At least, that’s the hope of Century Gaming Technologies.
The company struck a deal with Australian slot machine manufacturer Aristocrat Technologies to place three of its popular game titles within Century’s multigame bar-top slot machines.
One of the games is Buffalo, which has been ranked as the best-earning slot machine game in the U.S. casino market for the past three years by Goldman Sachs in the Wall Street investment firm’s annual survey.
“Walk the slot floor at any Station Casinos property or Boyd Gaming casino, and you’ll find the Buffalo game,” Century Gaming CEO Steve Arntzen said. “It’s got the perfect math model that everyone has tried to duplicate and couldn’t pull off. We’re giving this game to our bar customers for the first time.”
Century unveiled the bar-top version of Buffalo during a private trade show the company hosted this month. The Buffalo game was the highlight of the event for Century’s customers. The show included additional slot machine products and systems for managing customer play and game usage.
Arntzen said getting Aristocrat’s approval to license Buffalo for Nevada tavern use was not a simple sell.
“They had some reservations,” Arntzen said. “They have a lot of existing casino customers and of course, Nevada is their biggest market in the U.S. They wanted to make sure they didn’t ruffle any feathers with existing customers.”
Arntzen already had seen what the Buffalo game could do in a route operation. Three years ago, he brought Buffalo to Century’s Montana slot-route business and placed the title on a widely distributed multigame machine. Buffalo accounted for 30 percent of the machine’s revenue, with 39 other games dividing the remaining 70 percent of the business.
“It’s a game that has tremendous appeal,” Arntzen said.
Century worked a deal with Aristocrat to make bar-top Buffalo a one-year experiment in Nevada. Also, it will be distributed only to Century’s current roster of tavern operators, which makes up almost half of the company’s 300 Southern Nevada locations.
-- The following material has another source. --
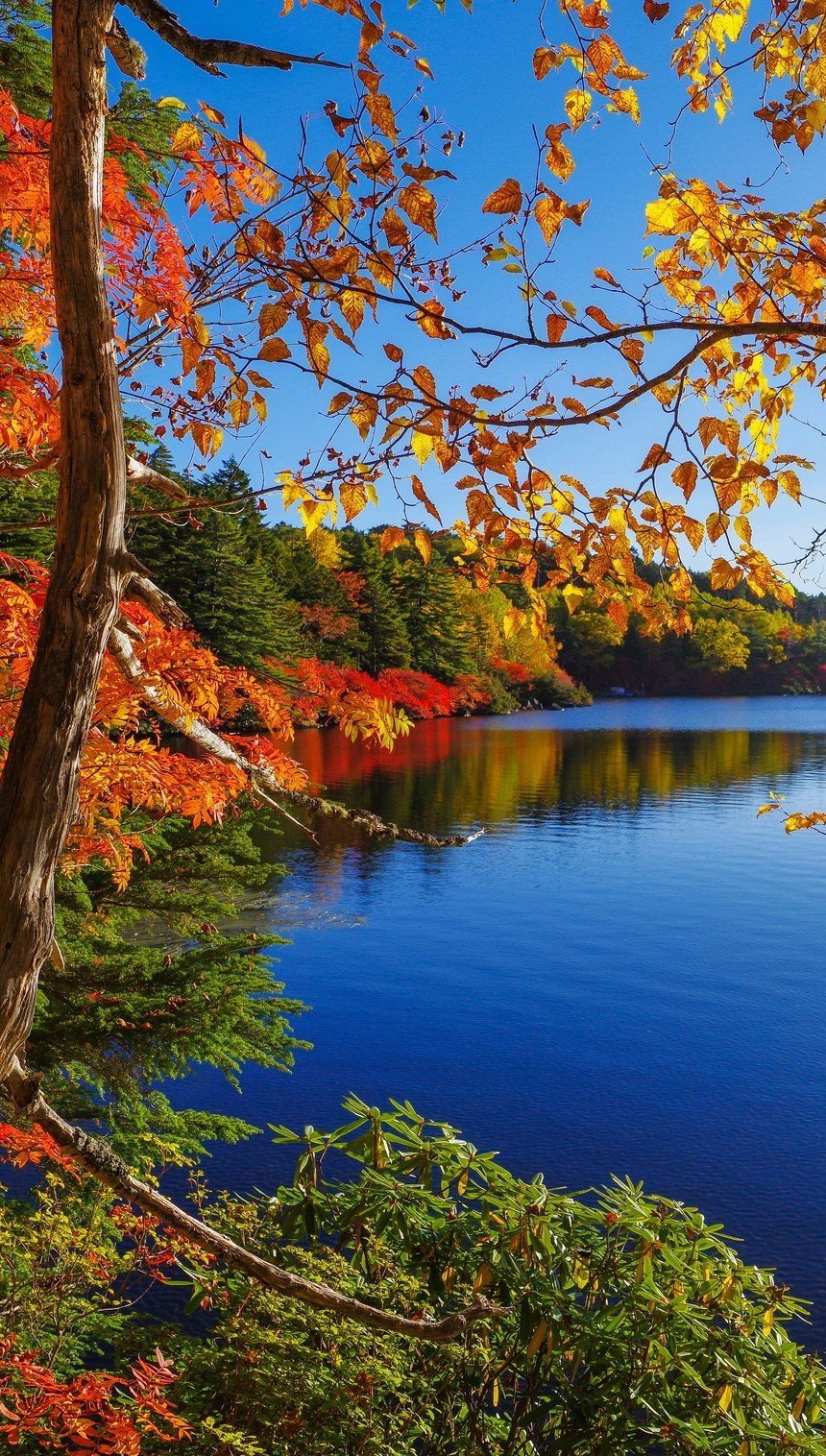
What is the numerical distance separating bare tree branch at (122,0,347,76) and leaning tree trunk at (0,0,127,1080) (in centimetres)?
10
After a year, Century and Aristocrat will evaluate expanding the rollout.
Meanwhile, Aristocrat is licensing Century to use two other popular game titles — Miss Kitty and Five Dragons — for the multigame bar-top machines and a traditional upright Buffalo slot machine for convenience stores.
“I think this could be the single biggest change to the slot machine route market,” Arntzen said.
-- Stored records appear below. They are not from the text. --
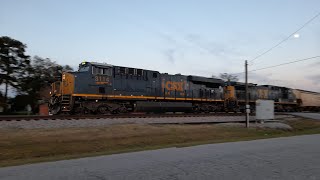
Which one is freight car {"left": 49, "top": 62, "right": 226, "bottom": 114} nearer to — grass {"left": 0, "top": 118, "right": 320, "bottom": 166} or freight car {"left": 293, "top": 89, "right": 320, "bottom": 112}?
grass {"left": 0, "top": 118, "right": 320, "bottom": 166}

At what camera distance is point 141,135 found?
1814 cm

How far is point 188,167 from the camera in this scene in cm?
772

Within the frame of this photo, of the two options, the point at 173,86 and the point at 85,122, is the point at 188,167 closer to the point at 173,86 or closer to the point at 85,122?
the point at 85,122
Century, which operates 3,000 slot machines in Nevada, is considered the No. 2 route operator behind Golden Gaming, which has more than 8,000 slot machines statewide.
Arntzen is half-owner of PowerVision, Century’s slot machine game cabinet and system designed for the route-operation market. PowerVision includes both stand-up and bar-top multigame, multidenomination slot machines with a variety of video poker titles, slot machine games, video bingo and video keno.
The games, which the company manufactures between its plants in Las Vegas and Billings, Mont., have several bonus rounds and high-tech graphics.
Century acquired United Coin in 2004. The United Coin name was dropped last year.
During its event at The Orleans, Century displayed new video poker and keno games, system enhancements and new applications for Gamblers Bonus, the company’s player loyalty program for bar and tavern customers.
Century also displayed TouchTunes, a digital jukebox system licensed to the company. The wall-mounted device, which attaches to a location’s sound system, resembles a giant MP3 music player and can store hundreds of titles and artists. Century is licensed to distribute the system to its customers.
“It’s just another product that we offer taverns that allows them to compete in a competitive marketplace,” said Tim Cogswell, general manager of Century’s Nevada operations.
The star of the show, however, was the Buffalo game.
Arntzen said attendance at the event was limited to Century’s current bar and tavern customers because of the slot machine game.
“Simply, we think the demand would exceed supply for the game,” Arntzen said. “We don’t have unlimited hardware so for the time being, the game is just going to our existing customers.”